**Brief 1:**
According to the patch discussion below, what does gic.lock protect accesses to after this change?
**Brief 2:**
Reproduce word for word the stretch of the patch discussion below from "Julien Grall Feb." through "Using only vgic.lock seems wrong to me.".

BEGIN Exercise text

[Xen-devel,PATCH-4.5,v3,10/12] xen/arm: don't protect GICH and lr_queue accesses with gic.lock

Message ID 1393439997-26936-10-git-send-email-stefano.stabellini@eu.citrix.com
State New
Headers show

Commit Message

Stefano Stabellini Feb. 26, 2014, 6:39 p.m.
GICH is banked, protect accesses by disabling interrupts.
Protect lr_queue accesses with the vgic.lock only.
gic.lock only protects accesses to GICD now.

Signed-off-by: Stefano Stabellini <stefano.stabellini@eu.citrix.com>
---
 xen/arch/arm/gic.c  |   22 +++-------------------
 xen/arch/arm/vgic.c |   12 ++++++++++--
 2 files changed, 13 insertions(+), 21 deletions(-)

Comments

Julien Grall Feb. 26, 2014, 8:17 p.m. | #1
Hi Stefano,

On 26/02/14 18:39, Stefano Stabellini wrote:
> GICH is banked, protect accesses by disabling interrupts.
> Protect lr_queue accesses with the vgic.lock only.

When the interrupt is an SPI, the lr_queue is shared between every VCPU. 
Using only vgic.lock seems wrong to me.
Stefano Stabellini March 18, 2014, 2:59 p.m. | #2
On Wed, 26 Feb 2014, Julien Grall wrote:
> Hi Stefano,
> 
> On 26/02/14 18:39, Stefano Stabellini wrote:
> > GICH is banked, protect accesses by disabling interrupts.
> > Protect lr_queue accesses with the vgic.lock only.
> 
> When the interrupt is an SPI, the lr_queue is shared between every VCPU. Using
> only vgic.lock seems wrong to me.

Even though lr_queue is a field in a struct that can be per domain for
irq > 32, the lr_pending queue is always per vcpu, in fact it keeps
track of the irqs waiting to go into lr registers, that are banked.

END Exercise text
BEGIN Source data

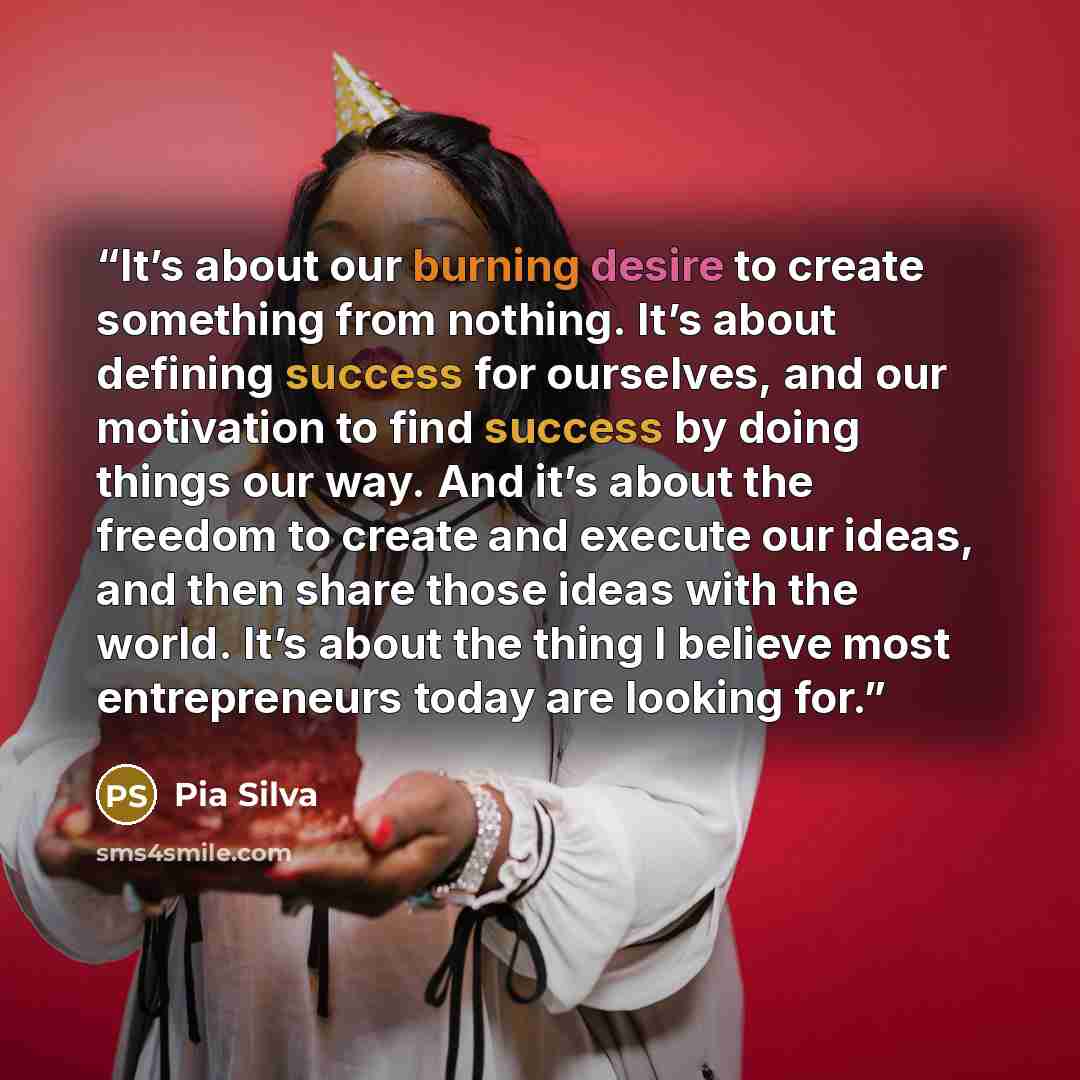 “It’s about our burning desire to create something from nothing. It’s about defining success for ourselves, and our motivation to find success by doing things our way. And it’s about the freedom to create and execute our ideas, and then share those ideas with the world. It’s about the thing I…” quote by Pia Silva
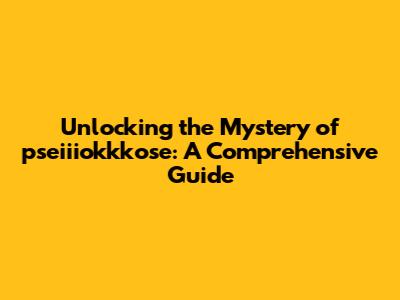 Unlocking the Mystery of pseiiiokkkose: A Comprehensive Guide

END Source data

**Expected output 1:**
Only GICD.

**Expected output 2:**
Julien Grall Feb. 26, 2014, 8:17 p.m. | #1
Hi Stefano,

On 26/02/14 18:39, Stefano Stabellini wrote:
> GICH is banked, protect accesses by disabling interrupts.
> Protect lr_queue accesses with the vgic.lock only.

When the interrupt is an SPI, the lr_queue is shared between every VCPU. 
Using only vgic.lock seems wrong to me.